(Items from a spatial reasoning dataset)
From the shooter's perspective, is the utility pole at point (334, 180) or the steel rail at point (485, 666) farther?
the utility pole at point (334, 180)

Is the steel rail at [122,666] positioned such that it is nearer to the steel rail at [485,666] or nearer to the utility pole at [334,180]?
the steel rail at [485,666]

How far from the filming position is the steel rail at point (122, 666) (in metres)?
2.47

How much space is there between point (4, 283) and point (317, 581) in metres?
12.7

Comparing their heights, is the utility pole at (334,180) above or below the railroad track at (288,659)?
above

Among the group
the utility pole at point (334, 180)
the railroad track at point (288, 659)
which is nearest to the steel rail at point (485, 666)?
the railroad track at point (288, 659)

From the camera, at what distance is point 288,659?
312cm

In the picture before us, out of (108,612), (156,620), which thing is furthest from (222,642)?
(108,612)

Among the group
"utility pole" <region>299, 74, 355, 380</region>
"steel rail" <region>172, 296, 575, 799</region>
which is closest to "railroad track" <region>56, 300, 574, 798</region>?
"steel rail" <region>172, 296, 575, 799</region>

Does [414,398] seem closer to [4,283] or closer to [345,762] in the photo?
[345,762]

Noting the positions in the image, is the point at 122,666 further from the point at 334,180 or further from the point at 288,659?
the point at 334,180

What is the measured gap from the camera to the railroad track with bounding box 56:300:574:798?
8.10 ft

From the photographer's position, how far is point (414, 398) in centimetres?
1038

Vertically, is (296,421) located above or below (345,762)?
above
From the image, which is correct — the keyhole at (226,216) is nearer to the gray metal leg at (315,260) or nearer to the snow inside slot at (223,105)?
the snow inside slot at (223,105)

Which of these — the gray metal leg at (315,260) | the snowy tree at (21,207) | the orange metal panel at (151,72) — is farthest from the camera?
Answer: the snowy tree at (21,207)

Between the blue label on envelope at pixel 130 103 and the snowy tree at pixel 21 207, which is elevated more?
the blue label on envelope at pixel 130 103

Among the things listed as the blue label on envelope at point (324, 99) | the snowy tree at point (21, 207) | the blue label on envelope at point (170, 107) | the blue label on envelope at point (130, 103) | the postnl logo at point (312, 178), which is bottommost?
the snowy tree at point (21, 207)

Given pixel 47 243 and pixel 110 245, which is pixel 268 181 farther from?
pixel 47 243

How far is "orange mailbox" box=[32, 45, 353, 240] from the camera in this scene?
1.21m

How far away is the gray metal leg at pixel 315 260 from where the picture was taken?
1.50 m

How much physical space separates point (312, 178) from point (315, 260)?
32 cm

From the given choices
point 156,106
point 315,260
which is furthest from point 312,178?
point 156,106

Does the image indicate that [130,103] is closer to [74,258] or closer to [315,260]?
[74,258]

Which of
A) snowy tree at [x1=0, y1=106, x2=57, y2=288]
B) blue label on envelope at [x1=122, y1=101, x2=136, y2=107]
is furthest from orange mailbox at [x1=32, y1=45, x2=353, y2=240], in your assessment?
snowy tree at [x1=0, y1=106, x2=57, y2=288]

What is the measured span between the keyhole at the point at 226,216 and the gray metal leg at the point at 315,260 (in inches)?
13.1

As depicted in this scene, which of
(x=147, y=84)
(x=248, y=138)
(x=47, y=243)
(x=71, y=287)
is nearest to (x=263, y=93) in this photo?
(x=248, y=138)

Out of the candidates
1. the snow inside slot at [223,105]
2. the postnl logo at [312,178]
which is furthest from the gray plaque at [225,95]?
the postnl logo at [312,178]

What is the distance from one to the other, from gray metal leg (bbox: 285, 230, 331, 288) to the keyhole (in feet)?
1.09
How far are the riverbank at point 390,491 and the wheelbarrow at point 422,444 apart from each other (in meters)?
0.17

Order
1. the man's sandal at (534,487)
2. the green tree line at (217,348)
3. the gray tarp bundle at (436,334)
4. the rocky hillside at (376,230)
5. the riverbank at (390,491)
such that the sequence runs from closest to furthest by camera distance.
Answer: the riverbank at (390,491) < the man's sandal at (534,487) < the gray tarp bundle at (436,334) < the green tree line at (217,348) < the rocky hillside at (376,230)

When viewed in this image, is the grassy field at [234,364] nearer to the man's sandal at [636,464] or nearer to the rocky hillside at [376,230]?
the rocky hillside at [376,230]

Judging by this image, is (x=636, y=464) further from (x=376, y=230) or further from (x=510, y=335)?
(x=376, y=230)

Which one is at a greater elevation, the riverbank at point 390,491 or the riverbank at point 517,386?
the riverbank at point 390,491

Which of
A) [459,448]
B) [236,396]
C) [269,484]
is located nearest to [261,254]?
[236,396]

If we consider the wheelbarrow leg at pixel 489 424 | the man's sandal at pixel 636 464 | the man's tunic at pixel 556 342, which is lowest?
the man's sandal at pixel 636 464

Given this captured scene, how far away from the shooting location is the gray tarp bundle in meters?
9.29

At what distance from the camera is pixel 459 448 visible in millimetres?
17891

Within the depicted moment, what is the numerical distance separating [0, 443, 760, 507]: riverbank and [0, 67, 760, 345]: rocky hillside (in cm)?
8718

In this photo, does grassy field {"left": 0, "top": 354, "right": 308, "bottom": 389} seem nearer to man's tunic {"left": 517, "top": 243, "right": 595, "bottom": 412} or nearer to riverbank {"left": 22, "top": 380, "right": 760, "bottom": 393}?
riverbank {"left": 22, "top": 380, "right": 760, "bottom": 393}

TASK OBJECTIVE: Count the lines in the items above that contain the word "orange", treating uppercase and lowercase as different. Give only the number.

TASK OUTPUT: 3